Objectives.
a) Translate this sentence from the text on database preprocessing into Spanish: "Thus it is impossible for a scholar to view the book as its author created it."
b) Reproduce the text on database preprocessing starting at "Figure 6. Viewing" and ending at "be manipulated.", substituting "tags" for "labels".

Source extract.
________
Another example of preprocessing is the use of a separate table just
for image queries, which puts all the data together that is displayed
with images (Figure 5). This saves having to get the few fields needed
from the main database which can have hundreds of fields per record.
The result is that image queries are actually faster than data queries,
even though images are inherently slower to transmit and display.
Figure 5. Results of image search (bottom cut off intentionally)
Here, although the same number of records were found, and each image
retrieved from a separate file, the response time is quicker because
of the separate file. Redundant and denormalized - but efficient!
A final example of preprocessing: Renaissance notebooks and sketchbooks
tend to have been unbound and their pages dispersed throughout the
world. Thus it is impossible for a scholar to view the book as its
author created it. Janus implements a feature that partially overcomes
this problem - it has a page-view for Renaissance documents that shows
their images as well as the transcribed text (Figure 6).
Figure 6. Viewing document pages virtually
All the labels you see represent multiple levels of links and are
built during preprocessing; during output, only the text needs to
be manipulated.
________
Dataset content.
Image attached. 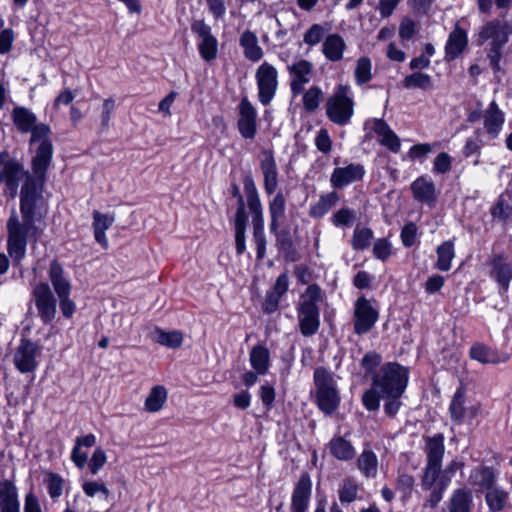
________
Correct answers.
a) Por lo tanto, es imposible que un investigador vea el libro tal como lo creó su autor.

b)
Figure 6. Viewing document pages virtually
All the tags you see represent multiple levels of links and are
built during preprocessing; during output, only the text needs to
be manipulated.